-- Text to read --
Snowflake’s shares are quite volatile and have had 17 moves greater than 5% over the last year. In that context, today’s move indicates the market considers this news meaningful but not something that would fundamentally change its perception of the business.

The previous big move we wrote about was a day ago when the stock gained 7.6% on the news that President Trump clarified that he had no intention of removing Federal Reserve Chair Jerome Powell, a statement that helped calm markets. Earlier remarks had sparked fears of political interference in decision-making at the central bank. With Trump walking back his earlier comments, investors likely felt more assured that monetary policy decisions would continue to be guided by data, not drama. That kept the Fed's word credible, and more importantly, gave investors a steadier compass to figure out where rates and the markets were headed next.

-- Recorded information --
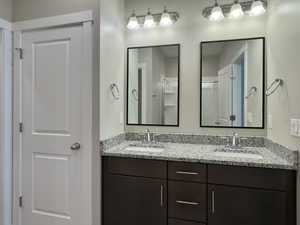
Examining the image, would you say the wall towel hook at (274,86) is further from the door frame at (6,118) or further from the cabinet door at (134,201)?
the door frame at (6,118)

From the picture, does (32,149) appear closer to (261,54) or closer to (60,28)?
(60,28)

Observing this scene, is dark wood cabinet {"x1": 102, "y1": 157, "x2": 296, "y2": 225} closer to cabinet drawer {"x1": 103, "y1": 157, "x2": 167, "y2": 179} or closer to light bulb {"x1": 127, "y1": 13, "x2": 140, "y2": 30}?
cabinet drawer {"x1": 103, "y1": 157, "x2": 167, "y2": 179}

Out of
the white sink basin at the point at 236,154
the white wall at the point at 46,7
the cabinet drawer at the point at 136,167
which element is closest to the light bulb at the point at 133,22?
the white wall at the point at 46,7

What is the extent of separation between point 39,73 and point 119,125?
3.15 feet

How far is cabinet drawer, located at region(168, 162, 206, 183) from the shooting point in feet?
5.20

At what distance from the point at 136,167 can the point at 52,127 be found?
93 centimetres

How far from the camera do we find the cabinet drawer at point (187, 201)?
158 cm

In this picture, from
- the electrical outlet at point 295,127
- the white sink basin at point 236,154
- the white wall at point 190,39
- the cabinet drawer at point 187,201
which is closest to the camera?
the electrical outlet at point 295,127

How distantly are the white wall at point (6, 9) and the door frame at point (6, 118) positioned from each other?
0.18ft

-- Written request 1 --
Using the passage on Snowflake's stock, answer:
(a) How many moves greater than 5% have Snowflake's shares had over the last year?
(b) By what percentage did the stock rise in the previous big move?
(c) Whom did President Trump say he had no intention of removing?
-- Written request 2 --
Extend the passage on Snowflake's stock moves, picking up right after its final sentence.
The records play no part in what follows.

-- Result 1 --
(a) 17
(b) 7.6%
(c) Federal Reserve Chair Jerome Powell

-- Result 2 --
Adding to the positive news, the president made constructive comments on US-China trade talks, noting that the tariffs imposed on China were "very high, and it won't be that high. ... No, it won't be anywhere near that high. It'll come down substantially. But it won't be zero."

Also, a key force at the center of the stock market's massive two-day rally was the frantic behavior of short sellers covering their losses. Hedge fund short sellers recently added more bearish wagers in both single stocks and securities tied to macro developments after the whipsaw early April triggered by President Donald Trump's tariff rollout and abrupt 90-day pause, according to Goldman Sachs' prime brokerage data. The increased short position in the market created an environment prone to dramatic upswings due to this artificial buying force.